▶ [The problem] Apart from the pictures, every entry below should be repeated exactly.

==== Data to examine

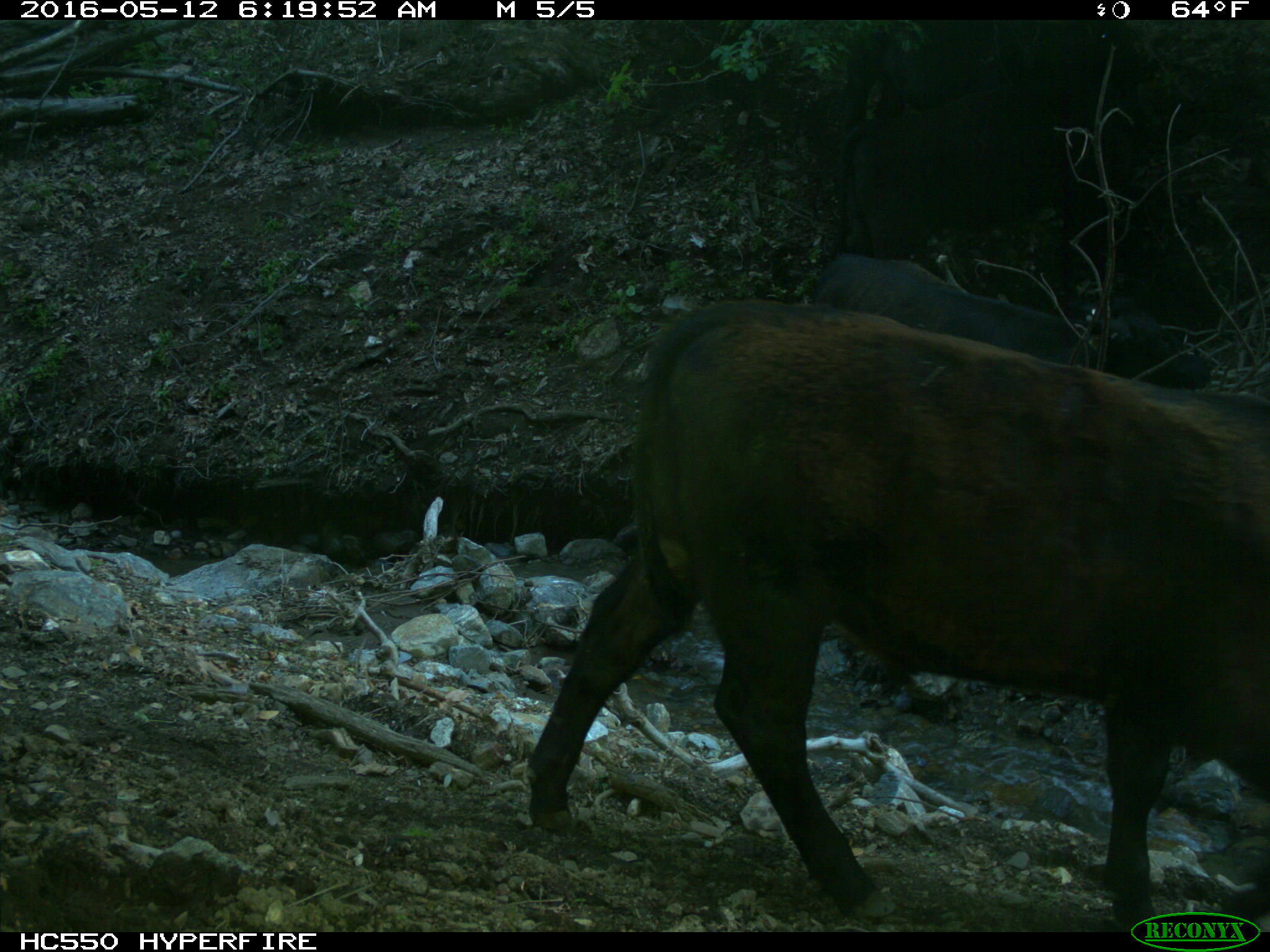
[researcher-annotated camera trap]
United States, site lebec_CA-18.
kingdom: Animalia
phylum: Chordata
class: Mammalia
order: Artiodactyla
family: Bovidae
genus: Bos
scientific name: Bos taurus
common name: domestic cow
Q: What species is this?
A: Bos taurus (domestic cow).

========

▶ [Answer box]
[researcher-annotated camera trap]
United States, site lebec_CA-18.
kingdom: Animalia
phylum: Chordata
class: Mammalia
order: Artiodactyla
family: Bovidae
genus: Bos
scientific name: Bos taurus
common name: domestic cow
Q: What species is this?
A: Bos taurus (domestic cow).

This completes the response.